The noise of the preamp is a different thing from the noise that can enter a cable. It does not matter if the cable is 6" or 60 meters. Balanced operation still has a noise advantage with respect to the cable, and the additional advantage of being able to eliminate cable artifact. If you had to pay big dollars for a single-ended cable because that was the one that sounded right, that's the kind of artifact I'm talking about!
Now balanced operation within something like a preamp can also have lower noise but for entirely different reasons. For example, we use differential amplifiers in our preamps; for a given stage of gain, a differential amp can have 6db less noise than its single-ended counterpart.
Differential amplifiers are in common use in many solid state power amps and many opamps. They are used because they offer lower noise and also greater power supply noise rejection. They can be executed in tubes as well (the first production opamps were made in the 1950s by George Philbrick and were all-tube).
The bottom line is balanced operation is used to reduce or eliminate the sound an interconnect cable might impose in the system, and also to reduce or eliminate noise that might be impinged on the cable by power cords, magnetic fields and the like- these are things single-ended cables cannot do. This is why all recordings since the 1950s employ balanced line connections- its not just so that the cables can be run a long ways, but if you sit and think about it, the fact that the technology prevents the cable from modifying the signal does also imply you can run the cable much longer distances without troubles. This can be quite advantageous in the home; I keep my amps right by my speakers with short speaker runs, and run the interconnect cables about 30 feet to my preamp which is located at the spot in the room with the least bass (room nadir). In this way I get considerably more definition and less coloration.

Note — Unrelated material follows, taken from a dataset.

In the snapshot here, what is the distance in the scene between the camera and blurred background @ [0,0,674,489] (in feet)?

Again, you'd think that audiophiles would be all over that!
I knew Robert Fulton as he lived here in town. He was the guy that founded the high end audio cable industry. Back in the late 1970s he had a high end RCA cable, and his Fulton Brown and Fulton Gold speaker cables.
If you run RCAs, the cables to make the connections are the hidden cost of any preamp. If you run balanced, and the equipment supports the balanced standard, the cables are cheap but the sound is better than the best RCAs.
So Ralph, based on your engineering knowledge, why would ARC make those
design choices? Can you hazard a guess as to what the most likely
reasons would be? My experience tells me that there must be trade-off
considerations-at this level of audio, there always are.
You are correct. There are several ways to do balanced operation with tubes. If you want to support the balanced standard though, your options become limited because of the low input impedances the standard requires you to be able to drive, and also there is that issue with ignoring ground as I stated in my first post.
In the old days of tubes, an output transformer was employed. That is how my Ampex recorders (which are single-ended internally) drive balanced lines. When transistors came along, and in particular solid state opamps, it became possible to direct-couple the output. But even with solid state, transformers are still in common use even today.
We developed a third means, which is a direct coupled balanced vacuum tube output, for which we also developed a patent. I'm pretty sure ARC didn't have any interest in infringing the patent, using output transformers or a solid state output, so they used the only means left to them, which was to not support the balanced standard. They knew they had to do something because balanced operation offers too many advantages to ignore!
As a result, you can easily hear differences in balanced cables while using their equipment. This is entirely because the balanced standards are not being observed.